→ Excerpted passage
+ + + + +

Unlawful Sexual Relations in Leviticus 18 from a NT Perspective

Does the New Testament cancel moral law? What about unlawful sexual practices? Are we free to practice at least some of them?  Would grace cover us when we regularly did?

Let’s see if we can answer those questions.

For a general overview of the interrelations between the Old Sinai Covenant and the New Covenant, click on:

What Does the New Covenant Retain from the Old?

How Jesus Christ Fulfills the Law: Matthew 5:17-19

One Decisive Difference Between Sinai Covenant and New Covenant

Many (not even close to all) elements are retained, and what is kept is improved on or streamlined.

The NIV is used here, unless otherwise noted. Readers are invited to go to biblegateway.com, choose their own translation, and open another window to follow along.

Now let’s begin.

Here is a list of the unlawful sexual relationships in Lev. 18. We will look at the punishments for them in Lev. 20.

No sex or intimate relationships with the following relatives:

1.. Close relatives (this prohibition introduces the more detailed ones, below)

2. Mother

3. Father’s wife (stepmother)

4. Sister, whether full or half-sister (Abraham and Sarah were husband and wife before law was given, in Gen. 20:12)

5.. Grandchild, whether son’s daughter or daughter’s daughter

6.. Step-sister (born to father’s wife from another marriage)

7.. Paternal aunt

8. Maternal aunt

9. Paternal aunt by marriage (paternal uncle’s wife)

10. Daughter-in-law

11. Sister-in-law

12. A woman and her daughter

13. Step-granddaughter, either a man’s wife’s son or by by the man’s wife’s daughter, which is a wickedness or shameful deed cunningly devised (says BTSB on Lev. 18:17)

14. Sister-in-law while your wife is still living (before the law Jacob married Rachel and Leah, and it was quarrelsome, says Gen. 29:16-30)

15. A woman during her monthly period

16. Neighbor’s wife

17.. With a man (detestable, which refers to a repugnant practice, either from foreigners looking at Hebrews or repugnant to God himself, says BTSB on v. 22)

18. A man with an animal (perversion or “mixed” or “confused,” says BTSB on Lev. 18:23). We’ll discuss this prohibition further in Lev. 20.

19. A woman with an animal (perversion)

Here is the summary verse

24 “‘Do not defile yourselves in any of these ways, because this is how the nations that I am going to drive out before you became defiled. 25 Even the land was defiled; so I punished it for its sin, and the land vomited out its inhabitants. 26 But you must keep my decrees and my laws. The native-born and the foreigners residing among you must not do any of these detestable things, 27 for all these things were done by the people who lived in the land before you, and the land became defiled. 28 And if you defile the land, it will vomit you out as it vomited out the nations that were before you. (Lev. 18:24-28)

+ + + + +

→ Dataset rows
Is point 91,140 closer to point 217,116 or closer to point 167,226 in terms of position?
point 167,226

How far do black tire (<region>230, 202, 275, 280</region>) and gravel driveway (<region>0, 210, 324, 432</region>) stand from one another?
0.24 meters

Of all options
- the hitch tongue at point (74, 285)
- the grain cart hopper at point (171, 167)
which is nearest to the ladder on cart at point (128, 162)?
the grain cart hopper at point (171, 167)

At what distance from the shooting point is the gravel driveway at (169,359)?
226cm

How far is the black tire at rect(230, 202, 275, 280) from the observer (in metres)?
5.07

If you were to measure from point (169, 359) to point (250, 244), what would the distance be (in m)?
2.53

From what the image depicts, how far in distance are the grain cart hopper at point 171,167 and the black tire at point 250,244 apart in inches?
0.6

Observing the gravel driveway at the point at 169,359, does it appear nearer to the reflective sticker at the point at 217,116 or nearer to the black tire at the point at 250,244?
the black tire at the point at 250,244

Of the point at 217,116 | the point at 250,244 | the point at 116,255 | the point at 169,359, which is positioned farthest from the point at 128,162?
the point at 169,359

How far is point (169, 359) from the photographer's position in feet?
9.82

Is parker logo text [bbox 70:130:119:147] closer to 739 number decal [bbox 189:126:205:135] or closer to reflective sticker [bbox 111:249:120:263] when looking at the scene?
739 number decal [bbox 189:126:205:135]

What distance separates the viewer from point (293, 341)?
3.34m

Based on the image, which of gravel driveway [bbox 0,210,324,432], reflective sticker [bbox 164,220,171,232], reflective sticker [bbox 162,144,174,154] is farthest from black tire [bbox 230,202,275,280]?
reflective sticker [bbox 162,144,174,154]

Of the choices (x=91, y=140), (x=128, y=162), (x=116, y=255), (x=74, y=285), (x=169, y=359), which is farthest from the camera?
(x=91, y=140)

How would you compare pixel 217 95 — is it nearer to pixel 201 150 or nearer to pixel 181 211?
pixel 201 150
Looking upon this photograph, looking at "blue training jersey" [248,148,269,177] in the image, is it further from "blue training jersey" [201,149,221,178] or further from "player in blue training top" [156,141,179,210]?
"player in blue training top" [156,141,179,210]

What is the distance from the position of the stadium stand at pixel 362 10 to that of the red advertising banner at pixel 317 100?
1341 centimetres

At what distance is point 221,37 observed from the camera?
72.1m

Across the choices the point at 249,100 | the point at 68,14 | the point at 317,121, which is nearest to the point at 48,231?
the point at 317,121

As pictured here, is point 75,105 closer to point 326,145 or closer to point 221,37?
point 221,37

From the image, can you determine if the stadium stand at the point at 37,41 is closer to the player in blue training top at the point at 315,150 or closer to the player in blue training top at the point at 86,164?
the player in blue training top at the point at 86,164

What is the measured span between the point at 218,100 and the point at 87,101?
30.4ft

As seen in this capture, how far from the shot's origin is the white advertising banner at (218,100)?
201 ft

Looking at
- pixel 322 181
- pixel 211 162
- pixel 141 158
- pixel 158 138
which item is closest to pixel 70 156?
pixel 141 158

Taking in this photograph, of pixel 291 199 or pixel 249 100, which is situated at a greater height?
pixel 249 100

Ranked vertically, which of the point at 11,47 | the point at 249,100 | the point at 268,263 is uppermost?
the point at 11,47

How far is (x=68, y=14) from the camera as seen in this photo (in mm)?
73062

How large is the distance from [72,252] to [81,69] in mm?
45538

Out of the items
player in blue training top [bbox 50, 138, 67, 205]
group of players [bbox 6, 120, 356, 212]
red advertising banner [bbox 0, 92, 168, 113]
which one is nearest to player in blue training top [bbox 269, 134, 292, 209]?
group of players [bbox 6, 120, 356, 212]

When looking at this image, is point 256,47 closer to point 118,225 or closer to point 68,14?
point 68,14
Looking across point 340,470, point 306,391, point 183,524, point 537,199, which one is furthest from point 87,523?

+ + + + +

→ Task set
**A.** In the piece on unlawful sexual relations in Leviticus 18, which Bible translation is used unless otherwise noted?
**B.** Write the next part of the piece on unlawful sexual relations in Leviticus 18, starting after the quoted verses from Lev. 18:24-28.
The lines aren't needed here.

→ Set of answers
**A.** The NIV.

**B.**
Those verses teach that the inhabitants of the land who lived there before and were still living there practiced those strange sexual relationships. It was for that reason that God was going to drive them out (v. 24). In v. 25, the land itself was about to vomit them out. It was as if the land was sick of all the defilement. If the Israelites engage in the unlawful sexual practices, the land would vomit them out, too. And it did when the Assyrians exiled the northern kingdom, and the Babylonians exiled the southern kingdom. God’s just and correct judgment.

The worst offense happened when the Canaanites sacrificed their children to the bloodthirsty satanic deity called Molek who was the god of the Ammonites. Children come from sex and are sacred to the Lord, so the Israelites must not profane his name. It fits the logic of holiness and cleanness that God would say no to sacrificing children. No modern critic should complain about it, since God gave the Canaanites time to repent. Verse 26 says that foreigners living among the Israelites must not do those things, either. They could be a member of blessed Israel, but they had to live by God’s rules.

If it is any (ironic) comfort to critics of the Bible about God declaring war on the Canaanites, then Israel did not succeed in driving them out, and the land became polluted and the people of the Sinai covenant corrupted.

Here are verses that show Israelites sacrificing to the god Molek.


He followed Ashtoreth the goddess of the Sidonians, and Molek the detestable god of the Ammonites. So Solomon did evil in the eyes of the Lord; he did not follow the Lord completely, as David his father had done. (1 Kings 11:5-6)

On a more positive note, Josiah would not allow the sacrifices and removed the religious accouterments where the Israelites sacrificed children to Molek:

10 He desecrated Topheth, which was in the Valley of Ben Hinnom, so no one could use it to sacrifice their son or daughter in the fire to Molek. (2 Kings 23:10)

The words “Ben Hinnom” over the centuries may have morphed in Hinnom Valley, which in turn changed to Gehenna at the time when Jesus lived, and this became a depiction of hell. No wonder, since it was a dump with an endless smoke, children having died there.

Here’s the place near Jerusalem:

The king also desecrated the high places that were east of Jerusalem on the south of the Hill of Corruption—the ones Solomon king of Israel had built for Ashtoreth the vile goddess of the Sidonians, for Chemosh the vile god of Moab, and for Molek the detestable god of the people of Ammon. (2 Kings 23:13)

Josiah was a good (enough) king, but his successors went back to the old satanic ways. Jeremiah, a later prophet, denounced the people of Jerusalem, with a tinge of sadness in this prophecy:

34 They set up their vile images in the house that bears my Name and defiled it. 35 They built high places for Baal in the Valley of Ben Hinnom to sacrifice their sons and daughters to Molek, though I never commanded—nor did it enter my mind—that they should do such a detestable thing and so make Judah sin. (Jer. 32:34-35)

It never “entered my [God’s] mind” means he never planned or endorsed such sacrifice. So the people cannot claim God told them to do such things.

What do the New Covenant Scriptures (New Testament) say about the unlawful sexual practices and Molek?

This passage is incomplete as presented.